Fig. 2: Treatment effect on clinical outcomes for the per-protocol population.

A Bar chart of the number of patients having at least 10% reduction in α-SMA expression (primary endpoint), yellow = Yes, blue = No. B Bar chart of the number of patients having at least 20% reduction in liver stiffness measured by transient electrography, yellow = Yes, blue = No. C, D Scatter plots of treatment effect and compliance for each treatment group. Error bands = 95% confidence intervals.
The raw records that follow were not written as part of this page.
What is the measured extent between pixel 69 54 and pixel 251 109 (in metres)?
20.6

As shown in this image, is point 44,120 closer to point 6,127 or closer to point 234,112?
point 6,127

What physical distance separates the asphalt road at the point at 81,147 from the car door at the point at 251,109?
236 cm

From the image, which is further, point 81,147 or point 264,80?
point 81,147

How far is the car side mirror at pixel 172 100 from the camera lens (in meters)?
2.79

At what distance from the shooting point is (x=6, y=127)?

Treatment effect was estimated as percentage change in α-SMA expression from baseline to 24 weeks, n = 40. E Dot plot showing percentage change in α-SMA expression from baseline to 24 weeks, n = 40 (p value derived from estimation adjusted for compliance). F Estimated mean difference (95% confidence intervals) of non-invasive tests combined with a forest plot of Cohen’s d to compare effect size. Forest plot of effect sizes and corresponding 95 % confidence intervals for changes in non-invasive secondary endpoints between baseline and 24 weeks, PRO-C3 n = 40, ELF test n = 40, 2D-SWE n = 38, CAP n = 41. All p values are two-sided. A, B Odds ratios (OR) were calculated using unadjusted logistic regression. E The estimate of difference was calculated using linear regression, adjusted for compliance.α-SMA Alpha Smooth Muscle Actin, TE transient elastography, ELF test enhanced liver fibrosis test, PRO-C3 fragment of N-terminal type III collagen, SWE shear wave elastography, CAP controlled attenuation parameter. Source data are provided as a Source Data file.